January 13, 2012 by markstani
There is a danger of doing Chris Womersley’s post-First World War Australian Outback saga Bereft (pub. Quercus) a disservice by describing it as ‘unputdownable’.
So-called ‘unputdownable’ books often turn out to be a sort of literary soufflé: scrumptious for the most part, but in the habit of leaving their readers feeling strangely unsated at the finish.
Unputdownability is generally the territory of common crime whodunnits or celebrity memoirs: in other words, it’s a recommendation which guarantees accessibility and ready-made momentum – tune in and zone out, just so long as it lasts.
You could call ‘Bereft’ a crime drama, after a fashion, but it’s definitely no whodunnit: you get a good inkling of the perpetrator fairly soon, and it’s as good as confirmed before you hit half-way. Nor is it any form of literary comfort food. Womersley’s book describes the horrors of the trenches, the lingering, debilitating hell of gas attacks, and what we would in modern parlance call post-traumatic stress disorder more viscerally than most.
But one thing Womersley’s book does have is momentum, as it follows the returning soldier Quinn Walker’s arrival from the War in 1919 to his home town of Flint, a sun-bleached scrub of a place ravaged not only by the loss of so many of its fighting men, but also in the grip of a deadly influenza epidemic.
For Quinn, it’s the least of his worries.
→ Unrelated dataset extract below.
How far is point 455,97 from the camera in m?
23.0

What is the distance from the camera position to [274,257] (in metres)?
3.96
It’s the first time he has set foot back in the place in ten years, since he was accused of an unspeakable crime against his sister. He knows the townsfolk will seek to hang him if they find him back. Hiding out in the woods above town, Quinn falls in with a runaway orphan, Sadie Fox, whose ghostly ways and impish companionship help bring his past to life, and make his options a little clearer in his gas-fogged head.
If Womersley is strong on evoking the barren, hopeless landscape of this part of New South Wales, he is even better at painting the bleak and incestuous lives of its inhabitants:
When it was dark, they ate cold beans and dry bread, and Sadie told Quinn of other things: Mrs Taylor, who wept every night over the deaths of her three sons in the war; the McClaren boy, who died from the plague and how a slug of blood leaked from his ear when they carried him from the house; how the Reverend’s daughter Casey Smail got pregnant to a travelling salesman and they took her to the Chinaman to drink a potion that dissolved her baby; the Harman boy, who came back from the war possessed by the Devil; that his uncle Robert Dalton sometimes visited the widowed Mrs Higgins late at night. Who was dead, who married – the events that tangle and weave, over time, to make a town’s history.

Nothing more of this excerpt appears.